Slack recently published how it implemented the Circuit Breaker pattern to improve its CI/CD pipeline availability. Before this project, engineers at Slack saw challenges as peak request volumes in internal tooling caused cascade failures in dependent systems. Since the project’s completion, engineers saw increased service availability and fewer bad developer experiences like flakiness from failing services.
Frank Chen, a senior staff software engineer at Slack, highlights the impact that the project had on Slack developers:
Since […] infrastructure and dependent service breakers were introduced, we have reduced the surface area for cascading failures (by test deferral) and smoothed out the throughput for test executions (by load shedding).
The result has been a significantly improved developer experience—zero cascading failure incidents in internal tooling over the last two years—and a significantly reduced load for critical services that benefited the CI/CD user experience.
Another benefit of implementing visible circuit breakers is that engineers now get feedback from the CI/CD orchestrator via Slack when it defers their tests until the system recovers. Before circuit breakers, these tests would flake or fail due to some overloaded downstream system. “Deferring tests overall led to fewer flakes and test executions that were less relevant.”
According to Chen, internal tooling and services struggled to keep up with 10% month-over-month growth in CI/CD requests. “Development across Slack slowed due to these failures, leaving internal tooling and infrastructure engineers scrambling to restore service.” Short-term solutions such as vertical scaling to the largest VM available and horizontal scaling for specific services only worked until Slack reached a new peak load in other internal services.
Slack uses an internal platform named Checkpoint to orchestrate code builds, tests, deploys and releases. Checkpoint works by receiving webhook calls from GitHub on new commits and orchestrating Jenkins test executors across available test environments.
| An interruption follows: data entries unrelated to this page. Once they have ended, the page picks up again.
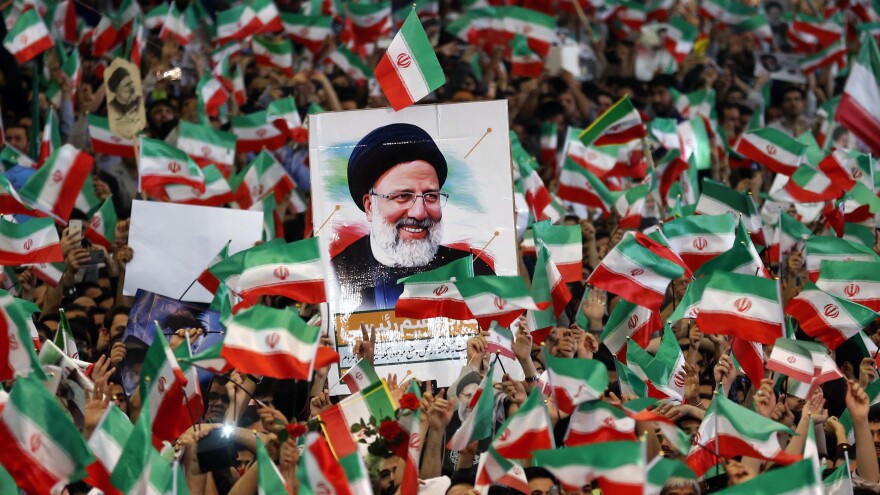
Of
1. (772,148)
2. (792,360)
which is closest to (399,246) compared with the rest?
(792,360)

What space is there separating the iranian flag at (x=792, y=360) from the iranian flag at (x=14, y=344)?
166 inches

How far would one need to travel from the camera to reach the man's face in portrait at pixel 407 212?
9758 mm

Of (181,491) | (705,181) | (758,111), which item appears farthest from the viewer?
(758,111)

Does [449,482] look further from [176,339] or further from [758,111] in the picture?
[758,111]

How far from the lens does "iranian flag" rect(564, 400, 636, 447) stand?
312 inches

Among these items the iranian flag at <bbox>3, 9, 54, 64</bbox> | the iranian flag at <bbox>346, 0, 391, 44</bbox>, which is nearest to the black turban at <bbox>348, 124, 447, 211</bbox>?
the iranian flag at <bbox>3, 9, 54, 64</bbox>

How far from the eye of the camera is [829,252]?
10.7 metres

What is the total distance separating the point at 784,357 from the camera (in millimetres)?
9086

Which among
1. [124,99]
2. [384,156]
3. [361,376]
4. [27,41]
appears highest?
[384,156]

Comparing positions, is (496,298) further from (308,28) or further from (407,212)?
(308,28)

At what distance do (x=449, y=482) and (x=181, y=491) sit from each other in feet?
5.16

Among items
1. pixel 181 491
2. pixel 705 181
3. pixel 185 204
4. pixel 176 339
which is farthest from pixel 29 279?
pixel 705 181

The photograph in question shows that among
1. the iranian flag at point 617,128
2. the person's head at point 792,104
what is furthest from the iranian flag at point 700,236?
the person's head at point 792,104

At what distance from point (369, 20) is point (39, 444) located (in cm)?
918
A Circuit Breaker is a design pattern meant to prevent catastrophic cascading failures, in a concept borrowed from electrical engineering. Chen explains the reasoning for implementing Circuit Breakers at the orchestration level:
We had a hypothesis that circuit breakers could minimize cascading failures and provide high leverage for programmatic metric queries for multiple services, instead of individual client- or service-based approaches. Unlike traditional circuit breakers in individual services, circuit breakers at the orchestration-level system could regulate the interface of requests between systems.
By implementing circuit breakers, Slack could defer test jobs when Checkpoint and Jenkins queues reach a certain threshold or when all Slack test environments are busy. In addition, it could load shed executions that were of lesser importance. For example, test executions for older commits on a branch or test retries for any suite with consistent failures.